From: "Michael S. Tsirkin" <mst@redhat.com>
To: qemu-devel@nongnu.org
Cc: Peter Maydell <peter.maydell@linaro.org>,
Hawkins Jiawei <yin31149@gmail.com>,
Jason Wang <jasowang@redhat.com>
Subject: [PULL 63/66] vdpa: Avoid forwarding large CVQ command failures
Date: Mon, 10 Jul 2023 19:05:24 -0400 [thread overview]
Message-ID: <fee364e4b1ad82a78929f3eed114321f77b6f916.1689030052.git.mst@redhat.com> (raw)
In-Reply-To: <cover.1689030052.git.mst@redhat.com>
From: Hawkins Jiawei <yin31149@gmail.com>
Due to the size limitation of the out buffer sent to the vdpa device,
which is determined by vhost_vdpa_net_cvq_cmd_len(), excessive CVQ
command is truncated in QEMU. As a result, the vdpa device rejects
this flawd CVQ command.
However, the problem is that, the VIRTIO_NET_CTRL_MAC_TABLE_SET
CVQ command has a variable length, which may exceed
vhost_vdpa_net_cvq_cmd_len() if the guest sets more than
`MAC_TABLE_ENTRIES` MAC addresses for the filter table.
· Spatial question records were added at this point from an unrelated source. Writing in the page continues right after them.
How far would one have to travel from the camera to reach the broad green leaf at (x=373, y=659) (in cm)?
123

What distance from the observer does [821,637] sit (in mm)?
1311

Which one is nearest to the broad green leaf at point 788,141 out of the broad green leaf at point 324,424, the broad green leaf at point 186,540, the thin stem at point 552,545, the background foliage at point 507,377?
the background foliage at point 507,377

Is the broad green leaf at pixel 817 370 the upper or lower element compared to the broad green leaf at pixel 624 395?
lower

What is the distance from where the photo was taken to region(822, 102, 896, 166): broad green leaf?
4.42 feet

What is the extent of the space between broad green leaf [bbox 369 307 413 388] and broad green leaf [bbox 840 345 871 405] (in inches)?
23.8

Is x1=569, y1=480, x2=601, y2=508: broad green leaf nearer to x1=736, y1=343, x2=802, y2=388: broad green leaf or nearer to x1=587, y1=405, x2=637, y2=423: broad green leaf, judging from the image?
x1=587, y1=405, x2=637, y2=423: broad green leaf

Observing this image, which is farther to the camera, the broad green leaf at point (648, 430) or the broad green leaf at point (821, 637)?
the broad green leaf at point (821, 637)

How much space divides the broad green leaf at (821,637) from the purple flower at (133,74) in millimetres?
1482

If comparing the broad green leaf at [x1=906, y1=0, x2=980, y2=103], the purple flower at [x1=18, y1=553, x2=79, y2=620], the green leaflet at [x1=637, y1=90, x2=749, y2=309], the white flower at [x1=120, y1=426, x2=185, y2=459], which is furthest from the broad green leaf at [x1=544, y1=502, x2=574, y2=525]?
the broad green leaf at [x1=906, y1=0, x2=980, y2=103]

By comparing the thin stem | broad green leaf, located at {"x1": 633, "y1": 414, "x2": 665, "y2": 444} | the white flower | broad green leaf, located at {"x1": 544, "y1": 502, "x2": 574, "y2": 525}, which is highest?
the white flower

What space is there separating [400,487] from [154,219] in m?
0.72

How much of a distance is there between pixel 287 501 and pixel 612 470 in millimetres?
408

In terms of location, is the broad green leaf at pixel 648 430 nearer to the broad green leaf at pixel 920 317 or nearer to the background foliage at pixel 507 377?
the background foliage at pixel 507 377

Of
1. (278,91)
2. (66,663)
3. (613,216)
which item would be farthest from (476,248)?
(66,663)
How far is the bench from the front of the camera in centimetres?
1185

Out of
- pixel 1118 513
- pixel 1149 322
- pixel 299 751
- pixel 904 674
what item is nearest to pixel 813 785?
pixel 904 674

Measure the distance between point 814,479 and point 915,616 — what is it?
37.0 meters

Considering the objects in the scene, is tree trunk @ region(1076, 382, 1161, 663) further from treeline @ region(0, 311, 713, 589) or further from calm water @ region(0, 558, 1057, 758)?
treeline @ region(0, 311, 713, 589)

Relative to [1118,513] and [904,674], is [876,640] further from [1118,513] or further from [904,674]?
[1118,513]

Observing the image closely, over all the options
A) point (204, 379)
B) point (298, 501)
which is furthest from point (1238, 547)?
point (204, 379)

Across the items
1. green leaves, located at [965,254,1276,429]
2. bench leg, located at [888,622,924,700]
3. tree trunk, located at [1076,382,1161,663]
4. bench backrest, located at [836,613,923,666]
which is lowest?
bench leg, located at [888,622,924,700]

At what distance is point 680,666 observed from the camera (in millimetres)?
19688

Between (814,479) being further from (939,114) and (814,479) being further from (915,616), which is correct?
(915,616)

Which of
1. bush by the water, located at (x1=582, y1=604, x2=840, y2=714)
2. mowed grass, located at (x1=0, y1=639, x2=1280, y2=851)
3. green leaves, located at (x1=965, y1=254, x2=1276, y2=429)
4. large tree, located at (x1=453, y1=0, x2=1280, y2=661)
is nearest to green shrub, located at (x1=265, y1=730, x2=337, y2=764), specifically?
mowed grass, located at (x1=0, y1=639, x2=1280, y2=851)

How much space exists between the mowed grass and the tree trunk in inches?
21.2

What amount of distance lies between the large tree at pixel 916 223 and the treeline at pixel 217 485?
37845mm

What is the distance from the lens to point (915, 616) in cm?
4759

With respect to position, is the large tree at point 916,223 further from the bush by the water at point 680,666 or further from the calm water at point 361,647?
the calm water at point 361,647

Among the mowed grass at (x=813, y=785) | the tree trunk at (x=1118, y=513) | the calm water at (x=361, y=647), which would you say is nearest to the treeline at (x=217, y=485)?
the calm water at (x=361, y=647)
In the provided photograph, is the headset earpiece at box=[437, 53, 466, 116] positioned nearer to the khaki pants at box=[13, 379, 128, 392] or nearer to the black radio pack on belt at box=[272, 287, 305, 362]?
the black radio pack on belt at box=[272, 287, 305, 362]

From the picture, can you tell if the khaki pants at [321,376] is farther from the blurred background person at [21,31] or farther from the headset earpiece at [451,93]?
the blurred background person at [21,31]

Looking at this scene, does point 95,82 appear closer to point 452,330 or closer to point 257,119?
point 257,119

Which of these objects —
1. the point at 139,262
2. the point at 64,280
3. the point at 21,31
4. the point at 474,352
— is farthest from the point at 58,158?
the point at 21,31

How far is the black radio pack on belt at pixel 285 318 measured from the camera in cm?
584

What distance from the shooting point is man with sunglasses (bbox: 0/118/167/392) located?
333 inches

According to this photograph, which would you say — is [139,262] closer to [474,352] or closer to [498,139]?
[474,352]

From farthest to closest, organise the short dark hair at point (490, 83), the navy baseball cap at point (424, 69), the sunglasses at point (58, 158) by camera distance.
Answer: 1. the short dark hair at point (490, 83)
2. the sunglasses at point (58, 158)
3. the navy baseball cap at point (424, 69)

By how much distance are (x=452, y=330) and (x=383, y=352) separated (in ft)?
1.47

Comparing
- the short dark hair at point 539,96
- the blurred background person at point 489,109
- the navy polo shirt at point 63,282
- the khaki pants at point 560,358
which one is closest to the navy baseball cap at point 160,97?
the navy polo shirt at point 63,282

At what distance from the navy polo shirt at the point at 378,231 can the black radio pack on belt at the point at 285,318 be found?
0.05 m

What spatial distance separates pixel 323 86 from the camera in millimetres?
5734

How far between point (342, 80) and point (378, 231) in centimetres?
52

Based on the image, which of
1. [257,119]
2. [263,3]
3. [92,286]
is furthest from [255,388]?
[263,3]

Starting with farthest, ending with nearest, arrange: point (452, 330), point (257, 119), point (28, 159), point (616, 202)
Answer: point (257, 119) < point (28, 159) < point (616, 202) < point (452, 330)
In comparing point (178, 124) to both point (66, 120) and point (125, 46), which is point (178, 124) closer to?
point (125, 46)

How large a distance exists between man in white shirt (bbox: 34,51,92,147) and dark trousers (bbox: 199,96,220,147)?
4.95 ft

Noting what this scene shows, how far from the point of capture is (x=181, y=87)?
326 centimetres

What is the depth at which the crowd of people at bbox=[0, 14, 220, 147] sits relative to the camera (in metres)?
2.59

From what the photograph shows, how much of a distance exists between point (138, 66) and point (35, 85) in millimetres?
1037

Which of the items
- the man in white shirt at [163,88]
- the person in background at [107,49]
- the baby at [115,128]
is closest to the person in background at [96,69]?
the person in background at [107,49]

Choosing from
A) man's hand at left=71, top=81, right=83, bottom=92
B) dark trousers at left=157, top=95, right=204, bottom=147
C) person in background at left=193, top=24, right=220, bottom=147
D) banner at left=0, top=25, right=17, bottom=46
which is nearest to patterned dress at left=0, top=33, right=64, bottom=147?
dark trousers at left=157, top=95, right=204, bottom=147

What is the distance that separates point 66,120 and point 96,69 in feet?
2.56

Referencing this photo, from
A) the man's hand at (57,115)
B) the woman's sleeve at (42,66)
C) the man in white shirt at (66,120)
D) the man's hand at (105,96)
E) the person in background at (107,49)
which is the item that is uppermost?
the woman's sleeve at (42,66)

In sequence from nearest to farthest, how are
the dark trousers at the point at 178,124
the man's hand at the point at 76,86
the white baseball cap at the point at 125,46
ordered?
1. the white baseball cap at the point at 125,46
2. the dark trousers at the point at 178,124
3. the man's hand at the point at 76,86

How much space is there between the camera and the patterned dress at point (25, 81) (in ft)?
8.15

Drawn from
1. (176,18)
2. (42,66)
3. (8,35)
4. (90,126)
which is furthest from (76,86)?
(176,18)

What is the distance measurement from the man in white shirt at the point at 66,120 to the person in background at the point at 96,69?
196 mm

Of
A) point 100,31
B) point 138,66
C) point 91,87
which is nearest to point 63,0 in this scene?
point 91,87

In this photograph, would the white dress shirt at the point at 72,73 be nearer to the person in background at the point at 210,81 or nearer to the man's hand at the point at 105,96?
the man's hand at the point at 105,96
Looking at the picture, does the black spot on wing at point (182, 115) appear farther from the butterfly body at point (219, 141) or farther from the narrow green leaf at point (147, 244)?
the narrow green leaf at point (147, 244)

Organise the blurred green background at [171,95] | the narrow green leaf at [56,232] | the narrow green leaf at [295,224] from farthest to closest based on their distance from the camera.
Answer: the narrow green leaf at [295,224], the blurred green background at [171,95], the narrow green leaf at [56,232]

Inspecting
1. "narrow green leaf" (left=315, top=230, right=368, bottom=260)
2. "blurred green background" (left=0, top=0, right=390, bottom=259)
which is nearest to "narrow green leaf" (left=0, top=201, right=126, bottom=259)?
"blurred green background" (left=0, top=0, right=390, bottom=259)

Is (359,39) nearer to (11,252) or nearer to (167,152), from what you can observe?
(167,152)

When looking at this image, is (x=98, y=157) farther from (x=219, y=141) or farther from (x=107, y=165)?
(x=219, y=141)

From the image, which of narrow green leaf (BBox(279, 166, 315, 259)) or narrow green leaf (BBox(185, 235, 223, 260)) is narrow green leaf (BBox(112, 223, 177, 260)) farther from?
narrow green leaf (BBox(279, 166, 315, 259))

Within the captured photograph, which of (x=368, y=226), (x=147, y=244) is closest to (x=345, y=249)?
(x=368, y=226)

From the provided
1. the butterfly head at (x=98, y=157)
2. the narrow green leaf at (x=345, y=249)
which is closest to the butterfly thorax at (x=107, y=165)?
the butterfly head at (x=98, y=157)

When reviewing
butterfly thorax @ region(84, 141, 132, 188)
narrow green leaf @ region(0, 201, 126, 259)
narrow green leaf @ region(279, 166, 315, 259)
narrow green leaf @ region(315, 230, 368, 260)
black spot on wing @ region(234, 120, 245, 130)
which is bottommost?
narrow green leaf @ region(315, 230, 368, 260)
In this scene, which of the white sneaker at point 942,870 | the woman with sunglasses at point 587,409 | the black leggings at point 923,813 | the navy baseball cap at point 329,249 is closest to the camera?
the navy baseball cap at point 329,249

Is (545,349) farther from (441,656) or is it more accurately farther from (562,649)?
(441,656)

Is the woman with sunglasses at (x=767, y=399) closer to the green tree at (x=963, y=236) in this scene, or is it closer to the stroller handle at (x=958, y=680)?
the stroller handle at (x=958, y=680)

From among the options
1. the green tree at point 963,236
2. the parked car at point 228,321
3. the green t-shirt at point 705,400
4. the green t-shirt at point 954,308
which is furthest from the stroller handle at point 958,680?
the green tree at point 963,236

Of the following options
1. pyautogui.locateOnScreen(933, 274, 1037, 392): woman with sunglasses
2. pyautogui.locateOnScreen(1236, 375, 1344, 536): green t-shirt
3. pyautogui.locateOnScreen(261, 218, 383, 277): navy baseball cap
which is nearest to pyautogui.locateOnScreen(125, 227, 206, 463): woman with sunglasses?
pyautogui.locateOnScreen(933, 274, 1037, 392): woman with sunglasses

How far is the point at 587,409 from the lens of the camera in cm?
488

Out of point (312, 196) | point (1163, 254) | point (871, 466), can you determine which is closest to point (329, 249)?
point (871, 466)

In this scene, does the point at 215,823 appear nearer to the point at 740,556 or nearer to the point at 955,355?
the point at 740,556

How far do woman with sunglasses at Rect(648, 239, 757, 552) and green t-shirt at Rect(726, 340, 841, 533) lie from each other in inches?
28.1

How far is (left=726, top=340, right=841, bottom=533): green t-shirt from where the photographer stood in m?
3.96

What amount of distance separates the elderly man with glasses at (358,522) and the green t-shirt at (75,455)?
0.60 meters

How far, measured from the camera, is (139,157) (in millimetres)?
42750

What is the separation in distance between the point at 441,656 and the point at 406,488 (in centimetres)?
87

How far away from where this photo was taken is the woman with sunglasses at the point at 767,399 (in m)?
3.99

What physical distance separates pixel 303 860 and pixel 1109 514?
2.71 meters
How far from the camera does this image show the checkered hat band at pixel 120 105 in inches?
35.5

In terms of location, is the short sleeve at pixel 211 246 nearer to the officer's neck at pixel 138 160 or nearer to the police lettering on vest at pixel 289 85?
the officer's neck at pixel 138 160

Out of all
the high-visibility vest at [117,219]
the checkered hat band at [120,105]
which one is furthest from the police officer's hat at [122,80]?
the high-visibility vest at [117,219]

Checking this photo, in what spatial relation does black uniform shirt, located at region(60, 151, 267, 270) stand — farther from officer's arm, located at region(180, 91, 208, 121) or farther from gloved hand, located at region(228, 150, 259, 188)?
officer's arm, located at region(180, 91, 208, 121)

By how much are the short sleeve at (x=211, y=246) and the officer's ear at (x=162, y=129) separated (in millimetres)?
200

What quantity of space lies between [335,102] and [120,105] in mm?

This patch solves this problem by following steps:
* Increase the out buffer size to vhost_vdpa_net_cvq_cmd_page_len(),
which represents the size of the buffer that is allocated and mmaped.
This ensures that everything works correctly as long as the guest
sets fewer than `(vhost_vdpa_net_cvq_cmd_page_len() -
sizeof(struct virtio_net_ctrl_hdr)
- 2 * sizeof(struct virtio_net_ctrl_mac)) / ETH_ALEN` MAC addresses.
Considering the highly unlikely scenario for the guest setting
more than that number of MAC addresses for the filter table, this
should work fine for the majority of cases.
* If the CVQ command exceeds vhost_vdpa_net_cvq_cmd_page_len(),
instead of directly sending this CVQ command, QEMU should send
a VIRTIO_NET_CTRL_RX_PROMISC CVQ command to vdpa device. Addtionally,
a fake VIRTIO_NET_CTRL_MAC_TABLE_SET command including
(`MAC_TABLE_ENTRIES` + 1) non-multicast MAC addresses and
(`MAC_TABLE_ENTRIES` + 1) multicast MAC addresses should be provided
to the device model.
By doing so, the vdpa device turns promiscuous mode on, aligning
with the VirtIO standard. The device model marks
`n->mac_table.uni_overflow` and `n->mac_table.multi_overflow`,
which aligns with the state of the vdpa device.
Note that the bug cannot be triggered at the moment, since
VIRTIO_NET_F_CTRL_RX feature is not enabled for SVQ.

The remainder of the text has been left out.